┌─ TEXT EXCERPT

Whatever the proximate causes of the US move to send troops to Liberia, the event must be seen as part of the overall strategy, the so called Plan for an American Century, according to which the US seeks total world dominance.
Comparison with first and second century Rome sheds light on the current US strategy. By 200 B.C. Republican Rome had defeated, though not completely destroyed its primary enemy, Carthage (as the US has apparently subdued Russia). Nothing stood in its way. Greece was still independent, though Romans began intervention there to prevent other less democratic powers—Macedonia and Syria—in their attempts to gain control over eastern Europe. The ideological conquests were as significant as the military ones. Under the consul Flamininus, Greece was granted its liberty, as Rome drove out all would be undemocratic conquerors. Rome was hailed amongst the Greek City states as a nation which unselfishly crossed seas in order to free others. That was the public message, given out by the liberators and the liberated.
But when Romans spoke to Romans, what was the message? One can see a great resemblance in the following speech, given to Roman soldiers by Porcius Cato, to some of Wolfowitzs behind closed door presentations:
You are not simply fighting for the independence of Greece, though that would be a fine enterprise. After [defeating Macedonia] you will open up to Roman domination Asia, Syria, and all the wealthy kingdoms stretching as far as the rising sun. How far then will we be from having our Empire stretch from [Portugal] to the Red Sea, limited only by the Ocean that embraces the world? How far from having the entire human race revere the Roman name only after the Gods?
This speech was given at a time when Rome was still a representative Republic, and far from dominating the whole of the known Western World, well before the rise of the Imperial Caesars. Cato spoke at a time when it could be credibly argued that Rome was a beneficent power, which fought for the freedom of others, against tyrants and kings. Yet fifty years later, democratic Greece was completely subdued, and their richest city, Corinth, was burned to the ground to stifle Greek competition with Roman merchants.
So when the question arises—Why Liberia, and why now?—we will be given all sorts of phony replies: We have an historical relationship with Liberia, because it was founded by former US slaves; terrorists are involved in the Liberian diamond trade; the US has a humanitarian duty to keep the peace in an unstable West Africa; Charles Taylor is a bad man, just like Saddam Hussein.
Will journalists point out that when Liberia was founded, former US slaves were sent to conquer the surrounding peoples, and create an elite class of Americo-Liberians, which has governed the nation until the present day? Will they point out that the ethnic strife in Liberia is a direct result of Western meddling? Will US journalists point to a terrorist connection with the diamond trade, while neglecting to examine the role of the Christian Coalition in that same trade? Will a phony humanitarianism be put on the table as a just reason for intervening, while all geo-strategic, military, and financial motivations are ignored? And finally, will Charles Taylor be demonized, in spite of the fact that he won the last election with 75% of the vote, in what are regarded to have been free and fair elections?

└─
┌─ ENTRIES PROVIDED

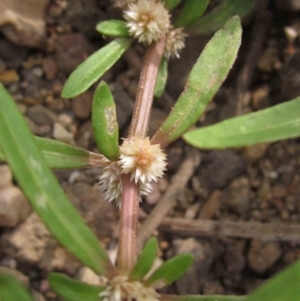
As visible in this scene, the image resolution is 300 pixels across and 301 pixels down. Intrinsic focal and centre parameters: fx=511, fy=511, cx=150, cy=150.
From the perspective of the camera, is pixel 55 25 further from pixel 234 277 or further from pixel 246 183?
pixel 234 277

└─
┌─ ENTRIES PROVIDED

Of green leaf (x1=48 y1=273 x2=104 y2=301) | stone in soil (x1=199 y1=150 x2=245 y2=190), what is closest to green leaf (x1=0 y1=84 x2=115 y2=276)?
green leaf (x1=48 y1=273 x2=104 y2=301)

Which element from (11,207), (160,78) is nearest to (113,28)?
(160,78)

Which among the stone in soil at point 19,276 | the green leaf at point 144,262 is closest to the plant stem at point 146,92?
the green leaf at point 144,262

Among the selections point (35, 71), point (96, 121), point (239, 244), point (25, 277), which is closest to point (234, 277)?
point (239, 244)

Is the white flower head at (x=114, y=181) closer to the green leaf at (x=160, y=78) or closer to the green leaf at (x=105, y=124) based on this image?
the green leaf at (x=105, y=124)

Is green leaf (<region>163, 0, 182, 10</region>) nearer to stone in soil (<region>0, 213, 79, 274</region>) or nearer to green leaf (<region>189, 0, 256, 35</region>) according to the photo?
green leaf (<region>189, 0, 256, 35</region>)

└─
┌─ ENTRIES PROVIDED

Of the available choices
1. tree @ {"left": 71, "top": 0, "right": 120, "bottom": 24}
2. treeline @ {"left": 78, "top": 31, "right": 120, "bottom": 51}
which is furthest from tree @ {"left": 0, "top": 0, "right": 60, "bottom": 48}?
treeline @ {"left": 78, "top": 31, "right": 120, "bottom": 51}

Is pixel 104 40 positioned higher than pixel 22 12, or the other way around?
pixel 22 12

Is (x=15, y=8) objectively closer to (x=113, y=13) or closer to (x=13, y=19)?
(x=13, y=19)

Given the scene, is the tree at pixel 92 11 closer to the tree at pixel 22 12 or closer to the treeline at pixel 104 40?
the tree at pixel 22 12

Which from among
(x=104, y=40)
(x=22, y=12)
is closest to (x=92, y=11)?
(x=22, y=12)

└─

§ **ACTIVITIES**
A – From the passage on Rome and Liberia, copy out the words starting at "Whatever the proximate" up to and including "total world dominance.".
B – Summarize the passage on Rome and Liberia in two sentences.

§ **LIST OF SOLUTIONS**
A –
Whatever the proximate causes of the US move to send troops to Liberia, the event must be seen as part of the overall strategy, the so called Plan for an American Century, according to which the US seeks total world dominance.

B – The text argues that the US move to send troops to Liberia is part of a strategy of total world dominance. It compares this with Republican Rome, which claimed to free Greece yet fifty years later had subdued it and burned Corinth, and it questions whether journalists will look past the official reasons for intervening in Liberia.